Job:
Output every record word for word.

*** Available data

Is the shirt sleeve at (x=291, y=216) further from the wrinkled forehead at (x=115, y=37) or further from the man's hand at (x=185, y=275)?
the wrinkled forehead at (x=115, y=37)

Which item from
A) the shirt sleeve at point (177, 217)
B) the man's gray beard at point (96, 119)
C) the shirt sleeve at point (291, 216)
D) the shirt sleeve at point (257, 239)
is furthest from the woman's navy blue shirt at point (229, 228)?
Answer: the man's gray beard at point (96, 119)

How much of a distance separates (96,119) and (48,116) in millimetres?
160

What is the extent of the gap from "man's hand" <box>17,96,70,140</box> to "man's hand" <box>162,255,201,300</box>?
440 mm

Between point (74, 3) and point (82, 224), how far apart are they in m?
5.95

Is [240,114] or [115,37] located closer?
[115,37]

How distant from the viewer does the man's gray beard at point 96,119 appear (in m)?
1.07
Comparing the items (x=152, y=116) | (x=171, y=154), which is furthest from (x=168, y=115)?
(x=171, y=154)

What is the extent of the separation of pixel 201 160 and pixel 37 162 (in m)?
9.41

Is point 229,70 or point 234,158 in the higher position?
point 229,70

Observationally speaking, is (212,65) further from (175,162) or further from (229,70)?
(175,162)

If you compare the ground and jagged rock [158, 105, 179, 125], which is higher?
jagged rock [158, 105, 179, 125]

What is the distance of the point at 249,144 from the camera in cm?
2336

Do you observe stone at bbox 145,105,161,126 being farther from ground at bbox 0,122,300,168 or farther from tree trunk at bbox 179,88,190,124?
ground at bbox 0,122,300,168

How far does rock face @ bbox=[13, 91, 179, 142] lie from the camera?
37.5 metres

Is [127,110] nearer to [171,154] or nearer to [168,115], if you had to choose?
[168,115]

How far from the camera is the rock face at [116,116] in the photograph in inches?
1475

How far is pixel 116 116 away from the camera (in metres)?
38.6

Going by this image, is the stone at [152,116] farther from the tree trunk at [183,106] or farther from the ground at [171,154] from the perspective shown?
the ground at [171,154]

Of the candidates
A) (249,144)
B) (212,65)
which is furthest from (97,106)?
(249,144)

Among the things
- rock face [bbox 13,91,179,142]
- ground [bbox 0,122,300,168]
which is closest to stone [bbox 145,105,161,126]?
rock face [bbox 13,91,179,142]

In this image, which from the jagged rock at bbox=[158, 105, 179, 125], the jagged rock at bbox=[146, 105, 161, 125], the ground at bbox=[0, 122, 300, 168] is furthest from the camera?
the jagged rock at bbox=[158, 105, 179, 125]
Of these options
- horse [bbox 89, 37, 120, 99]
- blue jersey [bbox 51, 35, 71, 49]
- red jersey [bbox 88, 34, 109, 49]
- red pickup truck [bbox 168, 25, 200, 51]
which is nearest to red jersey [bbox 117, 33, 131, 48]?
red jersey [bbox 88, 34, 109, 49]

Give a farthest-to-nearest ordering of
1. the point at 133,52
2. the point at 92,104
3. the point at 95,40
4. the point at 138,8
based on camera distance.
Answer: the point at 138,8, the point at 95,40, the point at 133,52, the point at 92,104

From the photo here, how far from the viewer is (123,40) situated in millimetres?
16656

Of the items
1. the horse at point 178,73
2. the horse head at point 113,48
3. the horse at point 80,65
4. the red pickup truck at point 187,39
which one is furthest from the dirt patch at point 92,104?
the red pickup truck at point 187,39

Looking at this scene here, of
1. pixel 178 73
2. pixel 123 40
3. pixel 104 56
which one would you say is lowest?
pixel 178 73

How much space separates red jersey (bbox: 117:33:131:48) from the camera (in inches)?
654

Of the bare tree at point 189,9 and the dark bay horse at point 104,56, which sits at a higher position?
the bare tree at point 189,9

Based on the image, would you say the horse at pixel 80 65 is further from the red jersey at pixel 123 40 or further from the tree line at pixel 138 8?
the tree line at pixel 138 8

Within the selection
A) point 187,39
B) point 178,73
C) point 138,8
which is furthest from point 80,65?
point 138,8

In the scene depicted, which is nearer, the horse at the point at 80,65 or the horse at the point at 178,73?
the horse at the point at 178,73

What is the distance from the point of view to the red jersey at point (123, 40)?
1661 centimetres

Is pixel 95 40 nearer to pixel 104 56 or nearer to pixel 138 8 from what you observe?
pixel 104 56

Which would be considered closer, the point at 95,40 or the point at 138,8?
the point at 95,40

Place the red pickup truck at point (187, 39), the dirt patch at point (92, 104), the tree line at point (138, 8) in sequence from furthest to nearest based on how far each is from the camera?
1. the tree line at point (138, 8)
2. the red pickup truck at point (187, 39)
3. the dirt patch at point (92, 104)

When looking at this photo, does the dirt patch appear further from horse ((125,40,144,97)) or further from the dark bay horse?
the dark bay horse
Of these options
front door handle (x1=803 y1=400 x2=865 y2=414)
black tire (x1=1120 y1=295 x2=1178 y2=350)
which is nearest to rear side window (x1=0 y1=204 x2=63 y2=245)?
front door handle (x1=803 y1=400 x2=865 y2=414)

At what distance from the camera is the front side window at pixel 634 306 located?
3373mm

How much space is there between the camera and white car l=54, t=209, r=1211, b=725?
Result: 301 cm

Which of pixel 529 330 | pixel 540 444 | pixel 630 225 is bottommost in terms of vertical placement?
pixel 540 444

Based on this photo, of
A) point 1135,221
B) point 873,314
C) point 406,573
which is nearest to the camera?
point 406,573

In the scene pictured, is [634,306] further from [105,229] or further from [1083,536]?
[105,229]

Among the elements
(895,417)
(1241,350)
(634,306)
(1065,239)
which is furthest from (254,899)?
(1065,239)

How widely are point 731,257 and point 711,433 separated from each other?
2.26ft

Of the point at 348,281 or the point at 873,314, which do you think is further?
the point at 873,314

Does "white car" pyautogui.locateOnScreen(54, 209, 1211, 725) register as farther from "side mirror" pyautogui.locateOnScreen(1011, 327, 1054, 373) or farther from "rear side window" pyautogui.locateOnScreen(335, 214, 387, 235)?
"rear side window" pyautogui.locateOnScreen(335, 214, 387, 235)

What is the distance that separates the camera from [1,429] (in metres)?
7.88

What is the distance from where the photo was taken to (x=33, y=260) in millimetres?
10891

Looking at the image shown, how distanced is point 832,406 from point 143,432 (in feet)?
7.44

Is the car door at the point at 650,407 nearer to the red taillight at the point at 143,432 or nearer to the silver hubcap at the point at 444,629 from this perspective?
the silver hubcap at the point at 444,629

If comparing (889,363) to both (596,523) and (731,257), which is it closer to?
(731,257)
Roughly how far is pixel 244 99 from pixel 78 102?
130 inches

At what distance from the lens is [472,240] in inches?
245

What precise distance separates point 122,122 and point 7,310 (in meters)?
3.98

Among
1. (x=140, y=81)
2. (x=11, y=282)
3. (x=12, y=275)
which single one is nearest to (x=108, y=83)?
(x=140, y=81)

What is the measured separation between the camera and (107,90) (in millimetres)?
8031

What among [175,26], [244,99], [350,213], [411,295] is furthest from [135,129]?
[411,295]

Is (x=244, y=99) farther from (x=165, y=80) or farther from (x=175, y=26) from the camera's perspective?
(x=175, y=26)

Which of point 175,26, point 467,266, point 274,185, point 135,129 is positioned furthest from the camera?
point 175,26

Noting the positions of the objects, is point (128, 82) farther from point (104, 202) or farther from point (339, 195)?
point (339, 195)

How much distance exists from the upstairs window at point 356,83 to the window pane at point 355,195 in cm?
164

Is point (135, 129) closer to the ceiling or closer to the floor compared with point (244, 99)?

******

Complete answer:
Is the shirt sleeve at (x=291, y=216) further from the wrinkled forehead at (x=115, y=37) or further from the man's hand at (x=185, y=275)?
the wrinkled forehead at (x=115, y=37)

Which item from
A) the shirt sleeve at point (177, 217)
B) the man's gray beard at point (96, 119)
C) the shirt sleeve at point (291, 216)
D) the shirt sleeve at point (257, 239)
is furthest from the woman's navy blue shirt at point (229, 228)?
Answer: the man's gray beard at point (96, 119)

How much of a distance separates (96,119) and (48,116) in millimetres?
160

What is the extent of the gap from "man's hand" <box>17,96,70,140</box> to "man's hand" <box>162,255,201,300</box>?
440 mm

Between point (74, 3) and point (82, 224), how far apart are they in m?
5.95

Is [240,114] or [115,37] located closer?
[115,37]

How distant from the viewer does the man's gray beard at point 96,119 appear (in m)?
1.07
Comparing the items (x=152, y=116) | (x=171, y=154), which is furthest from (x=168, y=115)?
(x=171, y=154)

What is the extent of the separation of pixel 201 160 and pixel 37 162 (in m)?
9.41

Is point 229,70 or point 234,158 in the higher position?
point 229,70

Observationally speaking, is (212,65) further from (175,162) or further from (229,70)?
(175,162)

If you compare the ground and jagged rock [158, 105, 179, 125], which is higher?
jagged rock [158, 105, 179, 125]

What is the distance of the point at 249,144 from the camera in cm?
2336

Do you observe stone at bbox 145,105,161,126 being farther from ground at bbox 0,122,300,168 or farther from tree trunk at bbox 179,88,190,124?
ground at bbox 0,122,300,168

How far does rock face @ bbox=[13, 91, 179, 142] lie from the camera?
37.5 metres

Is [127,110] nearer to [171,154] or nearer to [168,115], if you had to choose?
[168,115]

How far from the camera is the rock face at [116,116] in the photograph in inches?
1475

How far is pixel 116 116 away from the camera (in metres)?
38.6

Going by this image, is the stone at [152,116] farther from the tree trunk at [183,106] or farther from the ground at [171,154] from the perspective shown?
the ground at [171,154]

Of the candidates
A) (249,144)
B) (212,65)
which is furthest from (97,106)?
(249,144)

Among the things
- rock face [bbox 13,91,179,142]
- ground [bbox 0,122,300,168]
which is closest to stone [bbox 145,105,161,126]?
rock face [bbox 13,91,179,142]

In this image, which from the jagged rock at bbox=[158, 105, 179, 125], the jagged rock at bbox=[146, 105, 161, 125], the ground at bbox=[0, 122, 300, 168] is furthest from the camera?
the jagged rock at bbox=[158, 105, 179, 125]
Of these options
- horse [bbox 89, 37, 120, 99]
- blue jersey [bbox 51, 35, 71, 49]
- red jersey [bbox 88, 34, 109, 49]
- red pickup truck [bbox 168, 25, 200, 51]
which is nearest to red jersey [bbox 117, 33, 131, 48]?
red jersey [bbox 88, 34, 109, 49]

Give a farthest-to-nearest ordering of
1. the point at 133,52
2. the point at 92,104
3. the point at 95,40
4. the point at 138,8
based on camera distance.
Answer: the point at 138,8, the point at 95,40, the point at 133,52, the point at 92,104

From the photo here, how far from the viewer is (123,40) situated in millimetres?
16656

Of the items
1. the horse at point 178,73
2. the horse head at point 113,48
3. the horse at point 80,65
4. the red pickup truck at point 187,39
which one is furthest from the dirt patch at point 92,104?
the red pickup truck at point 187,39

Looking at this scene here, of
1. pixel 178 73
2. pixel 123 40
3. pixel 104 56
which one would you say is lowest?
pixel 178 73

How much space separates red jersey (bbox: 117:33:131:48) from the camera (in inches)?
654

Of the bare tree at point 189,9 and the dark bay horse at point 104,56, which sits at a higher position?
the bare tree at point 189,9

Based on the image, would you say the horse at pixel 80 65 is further from the red jersey at pixel 123 40 or further from the tree line at pixel 138 8?
the tree line at pixel 138 8

Within the selection
A) point 187,39
B) point 178,73
C) point 138,8
which is furthest from point 80,65?
point 138,8

In the scene depicted, which is nearer, the horse at the point at 80,65 or the horse at the point at 178,73?
the horse at the point at 178,73

What is the distance from the point of view to the red jersey at point (123, 40)?
1661 centimetres

Is pixel 95 40 nearer to pixel 104 56 or nearer to pixel 138 8 from what you observe?
pixel 104 56

Which would be considered closer, the point at 95,40 or the point at 138,8?
the point at 95,40

Place the red pickup truck at point (187, 39), the dirt patch at point (92, 104), the tree line at point (138, 8) in sequence from furthest to nearest based on how far each is from the camera?
1. the tree line at point (138, 8)
2. the red pickup truck at point (187, 39)
3. the dirt patch at point (92, 104)

When looking at this photo, does the dirt patch appear further from horse ((125,40,144,97)) or further from the dark bay horse?
the dark bay horse
Of these options
front door handle (x1=803 y1=400 x2=865 y2=414)
black tire (x1=1120 y1=295 x2=1178 y2=350)
which is nearest to rear side window (x1=0 y1=204 x2=63 y2=245)?
front door handle (x1=803 y1=400 x2=865 y2=414)

At what distance from the camera is the front side window at pixel 634 306 located?
3373mm

How much space is there between the camera and white car l=54, t=209, r=1211, b=725?
Result: 301 cm

Which of pixel 529 330 | pixel 540 444 | pixel 630 225 is bottommost in terms of vertical placement?
pixel 540 444

Based on this photo, of
A) point 1135,221
B) point 873,314
C) point 406,573
which is nearest to the camera?
point 406,573

In the scene pictured, is [634,306] further from [105,229] or further from [1083,536]?
[105,229]

Among the elements
(895,417)
(1241,350)
(634,306)
(1065,239)
which is furthest from (254,899)?
(1065,239)

How widely are point 731,257 and point 711,433 separated from each other?
2.26ft

Of the point at 348,281 or the point at 873,314, which do you think is further?
the point at 873,314

Does "white car" pyautogui.locateOnScreen(54, 209, 1211, 725) register as farther from "side mirror" pyautogui.locateOnScreen(1011, 327, 1054, 373) or farther from "rear side window" pyautogui.locateOnScreen(335, 214, 387, 235)?
"rear side window" pyautogui.locateOnScreen(335, 214, 387, 235)

What is the distance that separates the camera from [1,429] (in metres)?
7.88

What is the distance from where the photo was taken to (x=33, y=260) in millimetres?
10891

Looking at the image shown, how distanced is point 832,406 from point 143,432 (in feet)?
7.44

Is the car door at the point at 650,407 nearer to the red taillight at the point at 143,432 or nearer to the silver hubcap at the point at 444,629 from this perspective?
the silver hubcap at the point at 444,629

If comparing (889,363) to both (596,523) and (731,257), which is it closer to?
(731,257)
Roughly how far is pixel 244 99 from pixel 78 102?
130 inches

At what distance from the lens is [472,240] in inches?
245

What precise distance separates point 122,122 and point 7,310 (in meters)?
3.98

Among
1. (x=140, y=81)
2. (x=11, y=282)
3. (x=12, y=275)
which single one is nearest to (x=108, y=83)?
(x=140, y=81)

What is the measured separation between the camera and (107,90) (in millimetres)?
8031

What among [175,26], [244,99], [350,213], [411,295] is furthest from [135,129]?
[411,295]

Is (x=244, y=99) farther from (x=165, y=80) or farther from (x=175, y=26) from the camera's perspective?
(x=175, y=26)

Which of point 175,26, point 467,266, point 274,185, point 135,129 is positioned furthest from the camera?
point 175,26

Noting the positions of the objects, is point (128, 82) farther from point (104, 202) or farther from point (339, 195)?
point (339, 195)

How much distance exists from the upstairs window at point 356,83 to the window pane at point 355,195 in cm?
164

Is point (135, 129) closer to the ceiling or closer to the floor compared with point (244, 99)?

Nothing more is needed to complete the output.